======== Records
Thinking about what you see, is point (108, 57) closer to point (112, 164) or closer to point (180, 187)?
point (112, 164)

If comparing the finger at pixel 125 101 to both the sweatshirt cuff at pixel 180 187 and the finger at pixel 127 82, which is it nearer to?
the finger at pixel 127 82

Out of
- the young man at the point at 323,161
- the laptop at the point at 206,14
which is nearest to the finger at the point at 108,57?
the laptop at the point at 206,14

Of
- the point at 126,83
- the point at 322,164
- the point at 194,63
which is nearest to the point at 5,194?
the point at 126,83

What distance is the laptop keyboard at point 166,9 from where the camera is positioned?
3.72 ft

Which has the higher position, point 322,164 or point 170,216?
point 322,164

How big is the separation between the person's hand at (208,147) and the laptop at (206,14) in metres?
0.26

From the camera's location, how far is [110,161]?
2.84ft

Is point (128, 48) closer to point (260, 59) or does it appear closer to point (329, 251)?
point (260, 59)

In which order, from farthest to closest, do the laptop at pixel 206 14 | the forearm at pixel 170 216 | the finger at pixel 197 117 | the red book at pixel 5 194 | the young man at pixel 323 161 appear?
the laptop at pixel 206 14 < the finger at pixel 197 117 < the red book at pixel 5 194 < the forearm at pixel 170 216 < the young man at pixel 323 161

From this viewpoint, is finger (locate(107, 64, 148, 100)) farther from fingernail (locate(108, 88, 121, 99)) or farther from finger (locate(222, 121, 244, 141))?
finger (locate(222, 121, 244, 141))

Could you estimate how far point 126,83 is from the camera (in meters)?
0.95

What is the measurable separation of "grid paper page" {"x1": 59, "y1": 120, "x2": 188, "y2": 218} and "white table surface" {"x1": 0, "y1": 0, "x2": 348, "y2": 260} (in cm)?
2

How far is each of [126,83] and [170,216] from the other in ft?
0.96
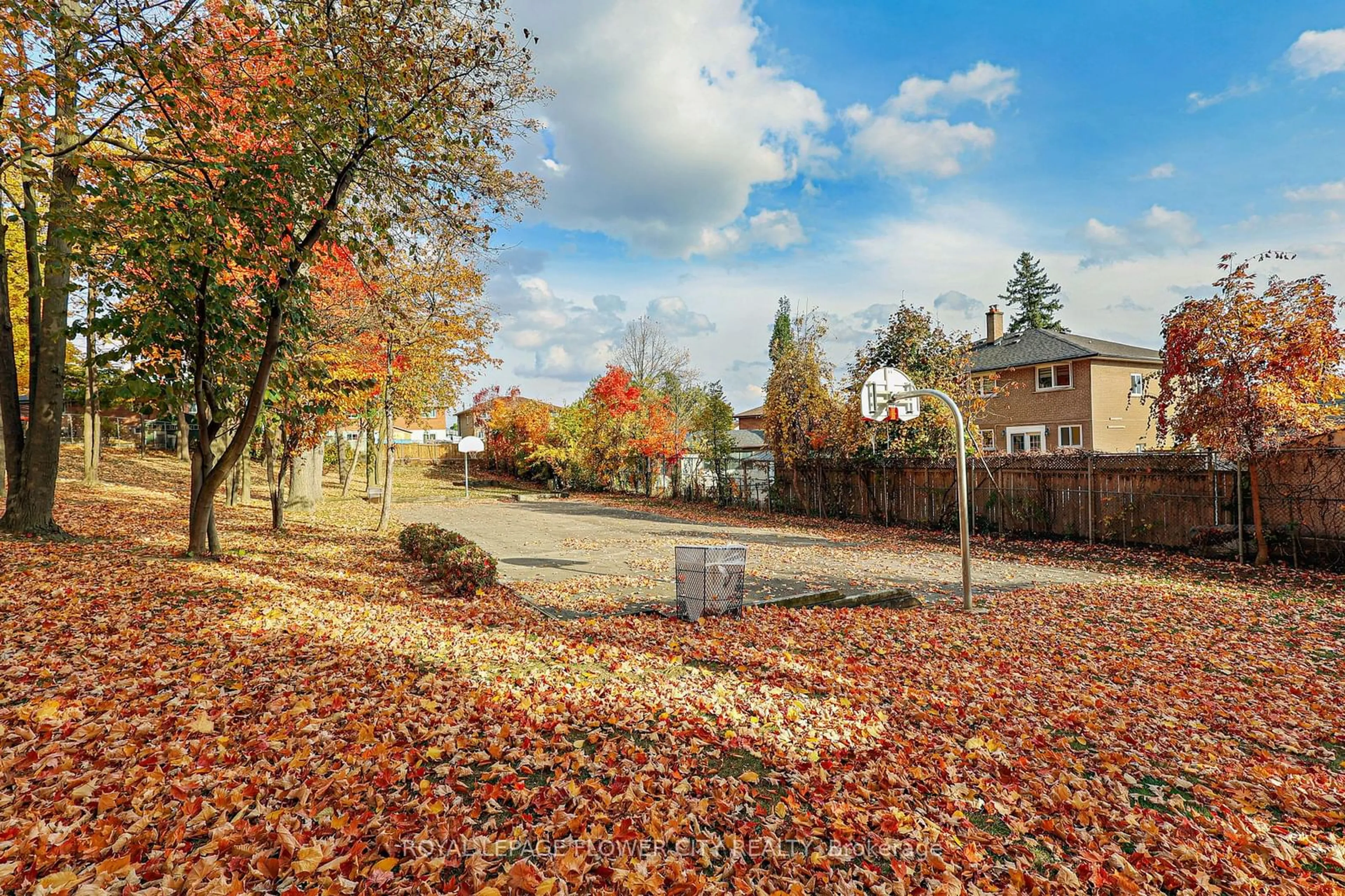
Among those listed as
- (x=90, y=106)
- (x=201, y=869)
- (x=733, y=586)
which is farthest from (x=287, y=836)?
(x=90, y=106)

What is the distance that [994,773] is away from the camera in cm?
380

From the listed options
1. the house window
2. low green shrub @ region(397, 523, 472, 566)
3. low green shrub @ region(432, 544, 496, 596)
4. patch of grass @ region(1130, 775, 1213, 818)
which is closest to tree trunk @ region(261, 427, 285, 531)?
low green shrub @ region(397, 523, 472, 566)

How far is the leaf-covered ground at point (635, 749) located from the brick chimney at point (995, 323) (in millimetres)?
26160

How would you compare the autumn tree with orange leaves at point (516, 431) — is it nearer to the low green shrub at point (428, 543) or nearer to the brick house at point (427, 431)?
the brick house at point (427, 431)

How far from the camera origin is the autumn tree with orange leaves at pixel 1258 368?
9.25 meters

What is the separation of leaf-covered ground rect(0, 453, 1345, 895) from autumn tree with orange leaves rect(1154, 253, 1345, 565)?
11.8 feet

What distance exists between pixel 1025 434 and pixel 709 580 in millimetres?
24806

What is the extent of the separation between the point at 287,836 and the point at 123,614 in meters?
4.26

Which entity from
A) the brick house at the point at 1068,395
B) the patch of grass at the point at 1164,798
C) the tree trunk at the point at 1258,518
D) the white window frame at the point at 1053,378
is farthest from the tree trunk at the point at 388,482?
the white window frame at the point at 1053,378

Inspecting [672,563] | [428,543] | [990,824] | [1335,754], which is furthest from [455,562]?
[1335,754]

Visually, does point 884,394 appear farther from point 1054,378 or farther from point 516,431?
point 516,431

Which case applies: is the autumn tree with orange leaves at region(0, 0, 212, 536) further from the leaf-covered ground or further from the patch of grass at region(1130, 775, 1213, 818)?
the patch of grass at region(1130, 775, 1213, 818)

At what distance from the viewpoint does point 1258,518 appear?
10.0 metres

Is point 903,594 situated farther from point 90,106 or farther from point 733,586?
point 90,106
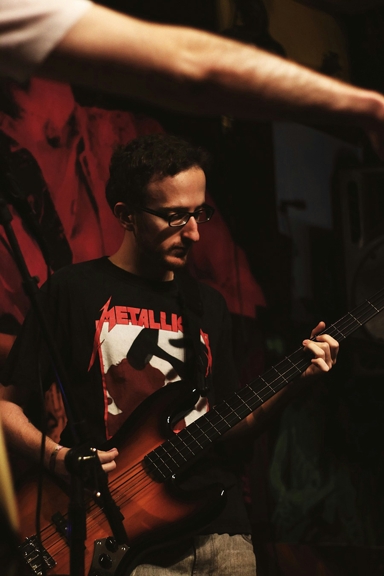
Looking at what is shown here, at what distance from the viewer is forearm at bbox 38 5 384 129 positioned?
2.34 ft

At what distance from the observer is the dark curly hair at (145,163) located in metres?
2.57

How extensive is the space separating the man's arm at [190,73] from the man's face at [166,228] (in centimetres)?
Answer: 171

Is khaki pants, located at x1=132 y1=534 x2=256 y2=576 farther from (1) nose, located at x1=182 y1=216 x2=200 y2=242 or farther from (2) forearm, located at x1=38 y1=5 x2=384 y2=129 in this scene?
(2) forearm, located at x1=38 y1=5 x2=384 y2=129

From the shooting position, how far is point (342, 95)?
0.81m

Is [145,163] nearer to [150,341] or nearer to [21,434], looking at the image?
[150,341]

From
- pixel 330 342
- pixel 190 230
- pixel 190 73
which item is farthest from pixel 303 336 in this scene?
pixel 190 73

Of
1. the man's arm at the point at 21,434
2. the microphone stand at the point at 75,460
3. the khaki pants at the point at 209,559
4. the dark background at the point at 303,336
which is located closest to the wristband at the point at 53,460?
the man's arm at the point at 21,434

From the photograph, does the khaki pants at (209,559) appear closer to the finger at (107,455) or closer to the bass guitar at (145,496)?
the bass guitar at (145,496)

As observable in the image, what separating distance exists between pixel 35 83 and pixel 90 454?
6.23 feet

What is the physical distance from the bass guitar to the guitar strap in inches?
3.5

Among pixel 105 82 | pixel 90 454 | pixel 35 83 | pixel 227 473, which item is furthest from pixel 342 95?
pixel 35 83

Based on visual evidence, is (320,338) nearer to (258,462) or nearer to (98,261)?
(98,261)

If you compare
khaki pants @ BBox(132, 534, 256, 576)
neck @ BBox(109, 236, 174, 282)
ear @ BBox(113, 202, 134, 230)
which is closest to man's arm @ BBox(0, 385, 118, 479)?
khaki pants @ BBox(132, 534, 256, 576)

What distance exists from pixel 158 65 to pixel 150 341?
1.70 meters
================
Task to complete
Give the entries again word for word, but skip the pictures.

Written answer
Thinking about what you see, is point (108, 57) closer to point (112, 164) or closer to point (180, 187)?
point (112, 164)

If comparing the finger at pixel 125 101 to both the sweatshirt cuff at pixel 180 187 and the finger at pixel 127 82, which is it nearer to?
the finger at pixel 127 82

Out of
- the young man at the point at 323,161
- the laptop at the point at 206,14
which is nearest to the finger at the point at 108,57?
the laptop at the point at 206,14

Of
- the point at 126,83
- the point at 322,164
- the point at 194,63
which is nearest to the point at 5,194?
the point at 126,83

What distance is the laptop keyboard at point 166,9 from where the camera is positioned?
3.72 ft

Which has the higher position, point 322,164 or point 170,216?
point 322,164

How big is the separation between the person's hand at (208,147) and the laptop at (206,14) in metres?
0.26

From the camera's location, how far is [110,161]?
2.84ft

Is point (128, 48) closer to point (260, 59) or does it appear closer to point (329, 251)?
point (260, 59)

In which order, from farthest to closest, do the laptop at pixel 206 14 | the forearm at pixel 170 216 | the finger at pixel 197 117 | the red book at pixel 5 194 | the young man at pixel 323 161 appear?
the laptop at pixel 206 14 < the finger at pixel 197 117 < the red book at pixel 5 194 < the forearm at pixel 170 216 < the young man at pixel 323 161

From this viewpoint, is finger (locate(107, 64, 148, 100)) farther from fingernail (locate(108, 88, 121, 99)) or farther from finger (locate(222, 121, 244, 141))?
finger (locate(222, 121, 244, 141))

Could you estimate how far point 126,83 is from the camera (in meters)?
0.95

What is the measurable separation of "grid paper page" {"x1": 59, "y1": 120, "x2": 188, "y2": 218} and "white table surface" {"x1": 0, "y1": 0, "x2": 348, "y2": 260} (in cm)?
2

How far is each of [126,83] and [170,216] from the other in ft?
0.96
Among those listed as
- (x=90, y=106)
- (x=201, y=869)
- (x=733, y=586)
which is farthest from (x=287, y=836)?
(x=90, y=106)

What is the distance that [994,773] is away from the camera in cm?
380

From the listed options
1. the house window
2. low green shrub @ region(397, 523, 472, 566)
3. low green shrub @ region(432, 544, 496, 596)
4. patch of grass @ region(1130, 775, 1213, 818)
which is closest to tree trunk @ region(261, 427, 285, 531)?
low green shrub @ region(397, 523, 472, 566)

How far is the leaf-covered ground at point (635, 749) located from the brick chimney at point (995, 323) (in millimetres)?
26160

How would you compare the autumn tree with orange leaves at point (516, 431) — is it nearer to the low green shrub at point (428, 543) or nearer to the brick house at point (427, 431)?
the brick house at point (427, 431)

How far from the camera origin is the autumn tree with orange leaves at pixel 1258 368?
9.25 meters

What is the separation of leaf-covered ground rect(0, 453, 1345, 895) from autumn tree with orange leaves rect(1154, 253, 1345, 565)?
11.8 feet

What distance exists between pixel 1025 434 and pixel 709 580 in millimetres?
24806

What is the extent of the separation between the point at 287,836 and the point at 123,614 in meters?
4.26

Which entity from
A) the brick house at the point at 1068,395
B) the patch of grass at the point at 1164,798
C) the tree trunk at the point at 1258,518
D) the white window frame at the point at 1053,378
is farthest from the tree trunk at the point at 388,482?
the white window frame at the point at 1053,378

Inspecting [672,563] | [428,543] | [990,824] | [1335,754], which is furthest from [455,562]?
[1335,754]

Visually, does point 884,394 appear farther from point 1054,378 or farther from point 516,431?
point 516,431

Which case applies: is the autumn tree with orange leaves at region(0, 0, 212, 536) further from the leaf-covered ground or further from the patch of grass at region(1130, 775, 1213, 818)?
the patch of grass at region(1130, 775, 1213, 818)

At what distance from the viewpoint does point 1258,518 appear?
10.0 metres

Is point 903,594 situated farther from point 90,106 or farther from point 733,586?
point 90,106
Looking at what is shown here, at what distance from the viewer is forearm at bbox 38 5 384 129 positioned?
2.34 ft

At what distance from the observer is the dark curly hair at (145,163) located in metres?
2.57

How extensive is the space separating the man's arm at [190,73] from the man's face at [166,228] (in centimetres)?
Answer: 171

Is khaki pants, located at x1=132 y1=534 x2=256 y2=576 farther from (1) nose, located at x1=182 y1=216 x2=200 y2=242 or farther from (2) forearm, located at x1=38 y1=5 x2=384 y2=129 in this scene?
(2) forearm, located at x1=38 y1=5 x2=384 y2=129

From the shooting position, how far is point (342, 95)?
0.81m

Is [145,163] nearer to [150,341] or nearer to [21,434], looking at the image?
[150,341]

From
- pixel 330 342
- pixel 190 230
- pixel 190 73
which item is farthest from pixel 303 336 in this scene?
pixel 190 73

Of
1. the man's arm at the point at 21,434
2. the microphone stand at the point at 75,460
3. the khaki pants at the point at 209,559
4. the dark background at the point at 303,336
which is located closest to the wristband at the point at 53,460?
the man's arm at the point at 21,434

From the photograph, does the khaki pants at (209,559) appear closer to the finger at (107,455) or closer to the bass guitar at (145,496)?
the bass guitar at (145,496)

As observable in the image, what separating distance exists between pixel 35 83 and pixel 90 454?
6.23 feet

What is the physical distance from the bass guitar to the guitar strap in inches?
3.5

Among pixel 105 82 | pixel 90 454 | pixel 35 83 | pixel 227 473, which item is furthest from pixel 342 95?
pixel 35 83

Based on visual evidence, is (320,338) nearer to (258,462) or nearer to (98,261)?
(98,261)

If you compare
khaki pants @ BBox(132, 534, 256, 576)
neck @ BBox(109, 236, 174, 282)
ear @ BBox(113, 202, 134, 230)
which is closest to man's arm @ BBox(0, 385, 118, 479)?
khaki pants @ BBox(132, 534, 256, 576)

What distance exists from pixel 158 65 to pixel 150 341?
1.70 meters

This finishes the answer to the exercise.